Pete Restrick: “We spent a lot of time writing—cocooning—as it were. You know, we knew we had an album to write, finalising a record deal and a publishing deal… and so, I guess, that may be a bit isolating at times personally. Like, I feel we got so used to being on the road… touring, writing, and then to lose one of those elements, it feels weird, you know. But definitely, I feel like… I got very personal with my lyrics. I started talking about stuff about myself that I wasn’t very comfortable talking about, and it was definitely therapeutic, just to be able to even say some of the stuff… you know, I’m talking about my mental health. There’s loads of lyrics dealing with mental health issues on there that were just quite excruciating to write about at times, but it feels really good to have put those words on a page and turn ‘em into something beautiful that people can dance to, you know what I mean?”
Well, that’s another thing actually that I was going to talk about. Your lyrics. The way you write your lyrics is so interesting, the perspective you take, especially in songs like ‘Angel,’ or ‘The Bay,’ because it’s from a perspective outside of your own world, and writing in a very visual but specific way. Where do you think this comes from? Do you find this method easier than writing autobiographically?

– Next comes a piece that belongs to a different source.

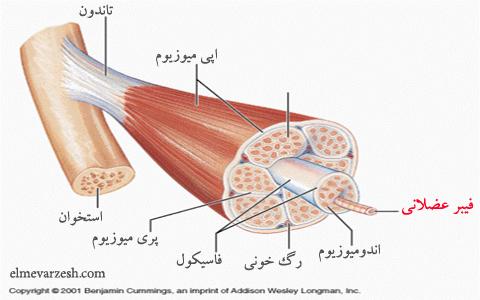 فیبر عضلانی چیست و چرا به هدف ورزش وابسته است؟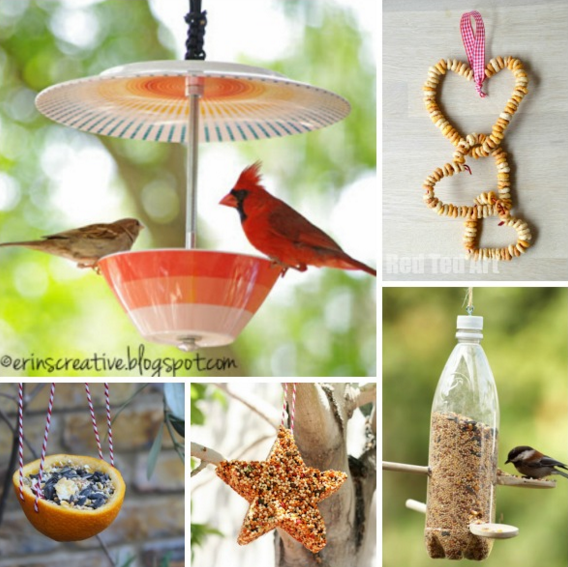 homemade birdfeeders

PR: “I don’t know. I mean, there’s definitely been a shift in terms of the way that I’ve been writing, for sure. The first EP was much more conceptual, and honestly, I’d have to say it came from a place of uncomfortability with actually talking about myself, it was easier to write a story about someone else, or talk about something else, than it was to divulge my own feelings. And so, it came naturally probably out of repression, I think, to write in this kind of narrative-ised conceptual way. And now, I would say, I’m much more confident with approaching my lyrics as “How do I feel? What do I want to say? Like, what’s upsetting me? What am I struggling with?” And so that’s definitely been a breakthrough.
“The lads have been so encouraging, pushing me and saying, you know, “dig deep,” and just, find that lyrical honesty. Not to say that there wasn’t authenticity in the lyrics that we had written before, but certainly it feels like a shift in terms of what I’m talking about. I feel like I’m talking about myself a lot more.”
[The conversation at this point diverts and goes a little off-topic discussing Lord Huron and Toothless, and how these artists write in a very conceptualised manner as a way to approach songwriting, which sparks this line of thought:]
PR: “I feel like, lyrics are hard. Do you know what I mean? I’ve had so many conversations with mates and they’re just like: “How do you even write a song?” And I’m like, “I don’t really know! Like, I’ve no idea.” ‘Cos obviously, you know, I’m not really responsible as much for the sonic elements in the band, Nicky’s very much… that’s his forte. He’ll make the song just sound incredible and then I’m like, “Well, what can I offer here?” and I felt, like, [in] the year we spent out, I really started asking that question about myself, being like, “Okay, well, maybe I can just talk about my life a little bit,” and it definitely feels very freeing.”
Well, the band’s socials had been fairly quiet during the album-making process. Was it a good decision to cut out almost all social media?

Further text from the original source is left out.